Il meccanismo non va letto soltanto come opportunismo politico. In realtà i ministri approvano spesso un testo che conoscono in maniera parziale. La complessità della legge di bilancio, che quest’anno conta 137 articoli e oltre cento pagine di riferimenti tecnici e giuridici, rende inevitabile che solo le misure principali vengano discusse in dettaglio. Il resto è frutto del lavoro del ministero dell’Economia, che centralizza la redazione della manovra e si confronta con la presidenza del Consiglio, le autorità di controllo nazionali ed europee, e i dati macroeconomici aggiornati dall’ISTAT.

Il ruolo del ministro dell’Economia è quindi determinante.
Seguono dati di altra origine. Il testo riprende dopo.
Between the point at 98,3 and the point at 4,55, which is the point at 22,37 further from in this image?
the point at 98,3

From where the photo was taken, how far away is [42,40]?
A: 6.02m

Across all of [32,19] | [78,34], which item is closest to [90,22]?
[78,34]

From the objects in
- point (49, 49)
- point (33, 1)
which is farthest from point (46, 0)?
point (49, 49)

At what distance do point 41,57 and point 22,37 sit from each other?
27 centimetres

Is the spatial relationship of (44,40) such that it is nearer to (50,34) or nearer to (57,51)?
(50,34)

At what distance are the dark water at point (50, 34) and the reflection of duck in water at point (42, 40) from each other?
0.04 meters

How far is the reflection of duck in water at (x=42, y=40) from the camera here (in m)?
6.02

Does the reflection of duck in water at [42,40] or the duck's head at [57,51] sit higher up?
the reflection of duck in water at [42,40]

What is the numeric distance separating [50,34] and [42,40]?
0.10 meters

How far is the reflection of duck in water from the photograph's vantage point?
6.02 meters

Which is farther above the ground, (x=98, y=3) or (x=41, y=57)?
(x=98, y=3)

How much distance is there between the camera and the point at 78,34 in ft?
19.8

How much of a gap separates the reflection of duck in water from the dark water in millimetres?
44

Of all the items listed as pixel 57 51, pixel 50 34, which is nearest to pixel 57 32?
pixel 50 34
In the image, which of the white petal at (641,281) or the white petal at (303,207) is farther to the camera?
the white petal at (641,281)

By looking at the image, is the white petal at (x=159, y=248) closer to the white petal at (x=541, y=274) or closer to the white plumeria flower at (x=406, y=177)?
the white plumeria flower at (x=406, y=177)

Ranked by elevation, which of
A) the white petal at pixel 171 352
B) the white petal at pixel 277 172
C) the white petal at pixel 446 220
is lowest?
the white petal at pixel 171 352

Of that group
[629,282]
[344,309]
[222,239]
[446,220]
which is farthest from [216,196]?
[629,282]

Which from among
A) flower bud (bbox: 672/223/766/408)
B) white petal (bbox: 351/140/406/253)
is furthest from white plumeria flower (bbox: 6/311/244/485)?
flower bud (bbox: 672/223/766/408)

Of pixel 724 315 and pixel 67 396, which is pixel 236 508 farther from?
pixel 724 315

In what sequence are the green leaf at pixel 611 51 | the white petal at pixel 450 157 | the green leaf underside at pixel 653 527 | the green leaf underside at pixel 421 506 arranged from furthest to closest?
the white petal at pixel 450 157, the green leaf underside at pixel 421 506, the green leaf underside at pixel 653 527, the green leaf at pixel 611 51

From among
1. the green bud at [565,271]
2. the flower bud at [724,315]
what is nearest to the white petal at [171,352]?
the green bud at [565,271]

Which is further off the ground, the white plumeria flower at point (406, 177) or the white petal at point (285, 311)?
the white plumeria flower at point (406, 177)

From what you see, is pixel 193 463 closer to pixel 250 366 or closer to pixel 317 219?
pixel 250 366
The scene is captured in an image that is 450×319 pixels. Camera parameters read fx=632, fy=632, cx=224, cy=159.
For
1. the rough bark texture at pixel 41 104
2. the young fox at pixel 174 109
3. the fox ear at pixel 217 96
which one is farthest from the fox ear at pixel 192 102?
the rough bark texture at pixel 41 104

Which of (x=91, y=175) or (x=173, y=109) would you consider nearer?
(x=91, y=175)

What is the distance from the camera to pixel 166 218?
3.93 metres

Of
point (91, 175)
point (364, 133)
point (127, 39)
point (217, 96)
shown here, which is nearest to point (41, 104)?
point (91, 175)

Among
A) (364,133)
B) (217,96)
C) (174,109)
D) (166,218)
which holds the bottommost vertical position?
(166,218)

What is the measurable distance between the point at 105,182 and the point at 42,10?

Giancarlo Giorgetti ha scelto un approccio fortemente accentrato, riducendo i margini di influenza dei partiti e mantenendo per sé la responsabilità di inserire misure anche controverse. Secondo diverse interpretazioni, alcune norme “scomode” vengono introdotte proprio con l’intento di diventare oggetto di trattativa parlamentare, da sacrificare per ottenere consenso su altri capitoli più strategici. In questo modo la manovra diventa un cantiere aperto, in cui il testo approvato in Consiglio dei ministri rappresenta più un punto di partenza che un esito conclusivo.
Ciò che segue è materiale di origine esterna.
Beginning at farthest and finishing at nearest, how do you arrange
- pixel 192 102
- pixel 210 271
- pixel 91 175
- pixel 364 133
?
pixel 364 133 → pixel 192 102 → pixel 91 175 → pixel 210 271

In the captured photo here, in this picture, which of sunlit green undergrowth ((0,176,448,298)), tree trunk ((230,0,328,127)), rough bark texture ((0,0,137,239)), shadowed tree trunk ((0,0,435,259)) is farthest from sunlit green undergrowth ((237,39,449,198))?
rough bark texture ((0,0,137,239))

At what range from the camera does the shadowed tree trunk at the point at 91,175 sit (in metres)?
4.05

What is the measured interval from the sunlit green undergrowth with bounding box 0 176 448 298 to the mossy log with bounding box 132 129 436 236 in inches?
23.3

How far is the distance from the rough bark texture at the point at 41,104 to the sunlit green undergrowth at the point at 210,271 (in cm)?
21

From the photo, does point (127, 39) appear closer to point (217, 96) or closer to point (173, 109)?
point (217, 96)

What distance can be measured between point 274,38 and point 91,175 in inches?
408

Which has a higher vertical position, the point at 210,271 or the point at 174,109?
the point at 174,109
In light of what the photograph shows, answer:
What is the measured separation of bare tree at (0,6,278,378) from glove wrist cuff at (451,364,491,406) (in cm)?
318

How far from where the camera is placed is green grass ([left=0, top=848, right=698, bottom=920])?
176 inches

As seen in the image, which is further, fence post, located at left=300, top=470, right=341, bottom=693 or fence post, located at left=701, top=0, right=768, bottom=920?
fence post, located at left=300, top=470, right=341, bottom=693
Questo metodo non è privo di conseguenze. Da un lato garantisce il rispetto delle scadenze europee, evitando che il dibattito interno rallenti l’invio del Documento programmatico di bilancio a Bruxelles. Dall’altro, però, produce l’impressione di un governo che approva provvedimenti senza piena consapevolezza, alimentando il sospetto di improvvisazione e rendendo più fragile la comunicazione politica. I cittadini assistono così a una sequenza ricorrente: annunci trionfali alla presentazione della manovra, seguiti da correzioni, distinguo e polemiche nelle settimane successive.

Il parlamento, in questo quadro, assume un ruolo di “secondo tempo” della manovra. È lì che le norme più controverse vengono ridiscusse, corrette o cancellate, spesso in seguito a negoziati interni alla maggioranza o a pressioni delle categorie interessate. Ciò rende la legge di bilancio un processo in continua trasformazione, meno lineare rispetto ad altri ordinamenti europei, ma funzionale a un sistema politico in cui le coalizioni di governo sono composite e le esigenze da bilanciare molto diverse tra loro.